Purpose
Chronic obstructive pulmonary disease (COPD) is associated with altered metabolism and body composition that accompany poor outcomes. We aimed to determine whether metabolic derangements in COPD are associated with skeletal muscle deconditioning and/or physical inactivity, independent of pulmonary obstruction.Methods
We characterized serum metabolites associated with muscle oxidative capacity or physical activity in 44 COPD patients (forced expiratory volume in 1 s [FEV1] = 61% ± 4% predicted) and 63 current and former smokers with normal spirometry (CON) (FEV1 = 93% ± 2% predicted). Medial gastrocnemius oxidative capacity was assessed at rest from the recovery rate constant (k) of muscle oxygen consumption using near-infrared spectroscopy.
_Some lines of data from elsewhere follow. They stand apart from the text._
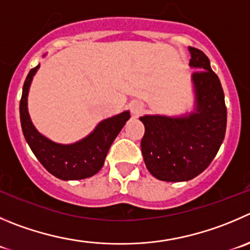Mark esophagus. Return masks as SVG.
Returning <instances> with one entry per match:
<instances>
[{"instance_id":"obj_1","label":"esophagus","mask_w":250,"mask_h":250,"mask_svg":"<svg viewBox=\"0 0 250 250\" xmlns=\"http://www.w3.org/2000/svg\"><path fill=\"white\" fill-rule=\"evenodd\" d=\"M130 110H131L132 115L134 116H140L145 110L144 104H142L141 102H134V103L130 104Z\"/></svg>"}]
</instances>
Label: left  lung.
Wrapping results in <instances>:
<instances>
[{"label":"left lung","mask_w":250,"mask_h":250,"mask_svg":"<svg viewBox=\"0 0 250 250\" xmlns=\"http://www.w3.org/2000/svg\"><path fill=\"white\" fill-rule=\"evenodd\" d=\"M196 111L182 118L145 115L141 151L148 172L163 182H185L210 166L225 139L227 108L220 78L201 50L189 47Z\"/></svg>","instance_id":"8db88e82"}]
</instances>
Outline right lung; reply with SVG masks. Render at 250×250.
<instances>
[{
	"label": "right lung",
	"instance_id": "1",
	"mask_svg": "<svg viewBox=\"0 0 250 250\" xmlns=\"http://www.w3.org/2000/svg\"><path fill=\"white\" fill-rule=\"evenodd\" d=\"M39 65L32 68L23 84L20 103L21 125L23 135L30 149L45 169L62 180H77L89 178L103 167L106 153L120 130L130 118L129 111H124L113 118L105 119L89 136L73 145H60L50 141L37 131L27 109V96L32 78Z\"/></svg>",
	"mask_w": 250,
	"mask_h": 250
}]
</instances>
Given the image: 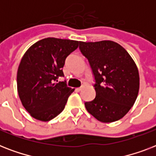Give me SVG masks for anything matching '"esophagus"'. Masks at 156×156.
Here are the masks:
<instances>
[{
	"label": "esophagus",
	"instance_id": "34e87169",
	"mask_svg": "<svg viewBox=\"0 0 156 156\" xmlns=\"http://www.w3.org/2000/svg\"><path fill=\"white\" fill-rule=\"evenodd\" d=\"M85 87V86L84 85H83V86H81L80 87H78V88H77V90H79V91H80V90H82L83 89V88Z\"/></svg>",
	"mask_w": 156,
	"mask_h": 156
}]
</instances>
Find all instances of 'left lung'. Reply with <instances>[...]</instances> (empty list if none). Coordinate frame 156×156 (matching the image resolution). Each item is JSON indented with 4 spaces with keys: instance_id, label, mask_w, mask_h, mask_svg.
<instances>
[{
    "instance_id": "left-lung-1",
    "label": "left lung",
    "mask_w": 156,
    "mask_h": 156,
    "mask_svg": "<svg viewBox=\"0 0 156 156\" xmlns=\"http://www.w3.org/2000/svg\"><path fill=\"white\" fill-rule=\"evenodd\" d=\"M95 79V98L85 107L98 121L109 123L126 115L135 102L139 90L136 64L123 47L111 40L79 42Z\"/></svg>"
}]
</instances>
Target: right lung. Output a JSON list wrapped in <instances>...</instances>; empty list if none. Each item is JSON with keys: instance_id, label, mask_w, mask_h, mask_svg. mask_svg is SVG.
Returning <instances> with one entry per match:
<instances>
[{"instance_id": "1", "label": "right lung", "mask_w": 156, "mask_h": 156, "mask_svg": "<svg viewBox=\"0 0 156 156\" xmlns=\"http://www.w3.org/2000/svg\"><path fill=\"white\" fill-rule=\"evenodd\" d=\"M78 47V41L46 38L26 52L17 74L18 92L26 110L34 118L48 121L63 111L74 89L64 77L62 68L66 57Z\"/></svg>"}]
</instances>
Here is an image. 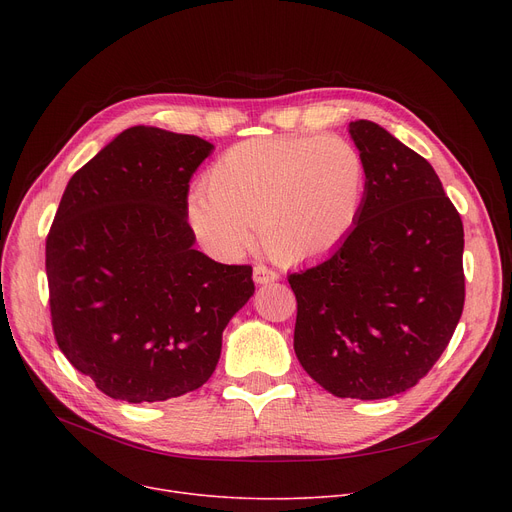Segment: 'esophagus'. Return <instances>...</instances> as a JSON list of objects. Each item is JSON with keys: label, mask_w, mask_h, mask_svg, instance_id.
I'll list each match as a JSON object with an SVG mask.
<instances>
[{"label": "esophagus", "mask_w": 512, "mask_h": 512, "mask_svg": "<svg viewBox=\"0 0 512 512\" xmlns=\"http://www.w3.org/2000/svg\"><path fill=\"white\" fill-rule=\"evenodd\" d=\"M278 278H280L278 272L270 270V267L263 265V263H257V265L253 267V280H255L257 284H270V282H276Z\"/></svg>", "instance_id": "obj_1"}]
</instances>
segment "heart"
Here are the masks:
<instances>
[{
  "label": "heart",
  "mask_w": 512,
  "mask_h": 512,
  "mask_svg": "<svg viewBox=\"0 0 512 512\" xmlns=\"http://www.w3.org/2000/svg\"><path fill=\"white\" fill-rule=\"evenodd\" d=\"M363 153L338 134H278L242 141L218 157L188 199V224L220 257L255 242L272 257L303 261L336 249L365 199Z\"/></svg>",
  "instance_id": "obj_1"
}]
</instances>
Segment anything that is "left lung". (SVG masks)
I'll use <instances>...</instances> for the list:
<instances>
[{
  "label": "left lung",
  "mask_w": 512,
  "mask_h": 512,
  "mask_svg": "<svg viewBox=\"0 0 512 512\" xmlns=\"http://www.w3.org/2000/svg\"><path fill=\"white\" fill-rule=\"evenodd\" d=\"M365 157L355 228L309 270L297 297L294 353L340 398L413 388L448 346L465 305L461 215L429 161L369 120L348 124Z\"/></svg>",
  "instance_id": "1"
}]
</instances>
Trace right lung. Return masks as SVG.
Returning a JSON list of instances; mask_svg holds the SVG:
<instances>
[{"label": "right lung", "instance_id": "add662e5", "mask_svg": "<svg viewBox=\"0 0 512 512\" xmlns=\"http://www.w3.org/2000/svg\"><path fill=\"white\" fill-rule=\"evenodd\" d=\"M211 149L195 134L132 126L62 195L45 242L53 336L105 396L155 402L201 388L253 297L251 265L193 247L188 182Z\"/></svg>", "mask_w": 512, "mask_h": 512}]
</instances>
Step counts and physical activity (average vector magnitude units [VMU] per minute) were measured over 5-7 d using triaxial accelerometry. Untargeted prime and lipid metabolites were measured using liquid chromatography and mass spectrometry.Results
Muscle k (1.12 ± 0.05 vs 1.68 ± 0.06 min, P < 0.0001, d = 1.58) and VMU per minute (170 ± 26 vs 450 ± 50 VMU per minute, P = 0.004, d = 1.04) were lower in severe COPD (FEV1 < 50% predicted, n = 14-16) compared with CON (n = 56-60). A total of 129 prime metabolites and 470 lipids with known identity were quantified. Using sex as a covariate, lipidomics revealed 24 differentially expressed lipids (19 sphingomyelins) in COPD, consequent to a diminished sex difference of sphingomyelins in COPD (false discovery rate [FDR] < 0.05, n = 44). Total, and some individual, fatty acid concentrations were greater in severe COPD than CON (FDR < 0.05, n = 16, d = 0.56-1.02). After adjusting for FEV1% predicted, we observed that grouped diacylglycerides (ρ = -0.745, FDR = 0.03) and triacylglycerides (ρ = -0.811, FDR = 0.01) were negatively associated with muscle oxidative capacity, but not physical activity, in severe COPD (n = 14).Conclusion
Strong negative associations relate impaired mitochondrial function to the accumulation of serum aclyglycerides in severe COPD.